Vernon finished making the bed while Kirby and his customers talked about the destruction of the temple. Then he carried the dirty sheets to the back of the house, the skinny black man following, holding up the recorder. After tossing the sheets in the big laundry sink, Vernon went to the kitchen, got two bottles of beer, and he and the skinny black man went to the living room to sit and listen to the rest of the tape. At last Feldspan giggled his giggle, the skinny black man pushed OFF and REWIND, and Vernon said, “Jail.”
“For somebody,” the skinny black man agreed.
“St. Michael,” Vernon said, with savage hope.
“I don’t see it yet,” the skinny black man told him.
“St. Michael’s a crook,” Vernon said.
“The sun rises in the east,” the skinny black man said.
“He’s in my way.

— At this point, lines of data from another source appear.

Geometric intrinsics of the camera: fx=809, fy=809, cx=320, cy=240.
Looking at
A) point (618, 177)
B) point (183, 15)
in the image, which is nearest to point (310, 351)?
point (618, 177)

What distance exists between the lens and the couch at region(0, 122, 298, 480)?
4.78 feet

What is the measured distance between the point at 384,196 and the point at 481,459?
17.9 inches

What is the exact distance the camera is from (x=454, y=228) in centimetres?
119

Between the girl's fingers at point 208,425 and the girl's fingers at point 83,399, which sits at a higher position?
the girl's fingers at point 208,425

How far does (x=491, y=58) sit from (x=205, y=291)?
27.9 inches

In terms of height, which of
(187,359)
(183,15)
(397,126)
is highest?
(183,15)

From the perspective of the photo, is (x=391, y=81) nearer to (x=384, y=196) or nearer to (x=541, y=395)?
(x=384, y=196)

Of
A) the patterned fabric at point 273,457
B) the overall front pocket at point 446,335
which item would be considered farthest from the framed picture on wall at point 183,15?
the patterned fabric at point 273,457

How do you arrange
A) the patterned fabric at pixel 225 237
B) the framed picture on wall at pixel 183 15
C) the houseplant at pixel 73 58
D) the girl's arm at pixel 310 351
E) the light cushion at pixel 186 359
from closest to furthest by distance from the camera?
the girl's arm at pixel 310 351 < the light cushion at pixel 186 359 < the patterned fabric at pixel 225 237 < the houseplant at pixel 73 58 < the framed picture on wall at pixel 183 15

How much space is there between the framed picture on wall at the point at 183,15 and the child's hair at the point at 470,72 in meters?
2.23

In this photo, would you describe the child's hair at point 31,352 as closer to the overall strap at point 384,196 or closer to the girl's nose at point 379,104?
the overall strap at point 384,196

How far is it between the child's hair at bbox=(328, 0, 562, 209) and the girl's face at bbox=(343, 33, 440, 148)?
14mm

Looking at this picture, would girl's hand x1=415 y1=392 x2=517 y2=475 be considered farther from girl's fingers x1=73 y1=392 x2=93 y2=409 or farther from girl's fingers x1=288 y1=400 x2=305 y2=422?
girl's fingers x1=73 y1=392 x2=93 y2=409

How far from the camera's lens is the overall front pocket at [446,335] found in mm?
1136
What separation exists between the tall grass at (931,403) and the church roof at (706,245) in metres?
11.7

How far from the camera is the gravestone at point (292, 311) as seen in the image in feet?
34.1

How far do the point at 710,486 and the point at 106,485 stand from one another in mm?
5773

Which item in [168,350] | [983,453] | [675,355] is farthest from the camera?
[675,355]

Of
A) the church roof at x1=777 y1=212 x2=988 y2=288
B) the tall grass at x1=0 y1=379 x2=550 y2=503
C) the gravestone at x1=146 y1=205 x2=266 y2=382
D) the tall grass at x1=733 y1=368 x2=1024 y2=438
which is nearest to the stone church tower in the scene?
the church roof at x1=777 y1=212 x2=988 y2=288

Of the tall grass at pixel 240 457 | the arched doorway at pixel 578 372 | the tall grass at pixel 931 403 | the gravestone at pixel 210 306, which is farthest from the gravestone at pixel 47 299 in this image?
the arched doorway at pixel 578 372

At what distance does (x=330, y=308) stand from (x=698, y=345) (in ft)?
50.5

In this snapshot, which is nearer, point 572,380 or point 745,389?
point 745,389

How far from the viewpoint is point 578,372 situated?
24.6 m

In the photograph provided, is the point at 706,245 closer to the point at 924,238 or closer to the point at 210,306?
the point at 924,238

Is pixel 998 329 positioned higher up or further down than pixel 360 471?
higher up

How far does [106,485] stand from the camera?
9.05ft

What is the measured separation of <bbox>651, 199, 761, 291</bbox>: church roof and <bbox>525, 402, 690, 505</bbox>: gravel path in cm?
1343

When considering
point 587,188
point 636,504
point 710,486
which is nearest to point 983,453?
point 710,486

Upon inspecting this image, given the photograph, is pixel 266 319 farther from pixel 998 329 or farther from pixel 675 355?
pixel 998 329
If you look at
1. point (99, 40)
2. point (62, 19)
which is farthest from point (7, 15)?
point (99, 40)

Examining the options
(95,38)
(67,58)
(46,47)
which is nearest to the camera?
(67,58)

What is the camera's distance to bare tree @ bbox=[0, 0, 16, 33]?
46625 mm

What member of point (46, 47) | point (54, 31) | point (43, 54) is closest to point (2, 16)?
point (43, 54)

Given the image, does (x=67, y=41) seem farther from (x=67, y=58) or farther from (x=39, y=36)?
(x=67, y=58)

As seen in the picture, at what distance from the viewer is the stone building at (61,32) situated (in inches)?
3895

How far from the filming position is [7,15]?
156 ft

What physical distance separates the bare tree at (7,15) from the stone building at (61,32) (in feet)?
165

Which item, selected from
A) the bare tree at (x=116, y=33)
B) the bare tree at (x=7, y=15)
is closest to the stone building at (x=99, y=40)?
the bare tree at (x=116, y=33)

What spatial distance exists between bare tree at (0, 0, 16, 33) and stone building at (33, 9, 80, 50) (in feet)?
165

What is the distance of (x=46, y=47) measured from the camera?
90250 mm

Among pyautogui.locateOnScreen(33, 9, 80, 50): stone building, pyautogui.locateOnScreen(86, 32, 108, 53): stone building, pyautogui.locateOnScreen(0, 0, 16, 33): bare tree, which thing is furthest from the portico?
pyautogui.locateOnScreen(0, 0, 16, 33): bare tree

He stands between me and, and, and...”
“The pot of gold.”
“Do you have to give him that?” Vernon asked, pointing at the cassette.
“You know I do. I can play it for you, in here, nobody knows about it, but now I gotta go give it to St. Michael.”
“Maybe the tape got loused up some way,” Vernon suggested.
The skinny black man shook his head. “You don’t want me to lose my job,” he said. “Think about it.”
“I need to hear it again,” Vernon said, making a fist, punching his own knee in his frustration. “If I could have a copy.”
The skinny black man looked around at the underfurnished tiny living room. “You don’t have anything to make it with,” he said. “Or play it on.”
Vernon stared furiously around his room, blinking; with every blink, he was seeing something else he didn’t own. “I want,” he said, through clenched teeth, “I want...”
“Yeah, man,” the skinny black man said. “So do I.” He got to his feet. “I got to go, man, I’m taking too long as it is.”
“Wait a minute,” Vernon said. “Tell me about these guys, the ones on the tape. Who are they?”
“They’re what they say,” the skinny black man said, shrugging. “Antique dealers from New York City.”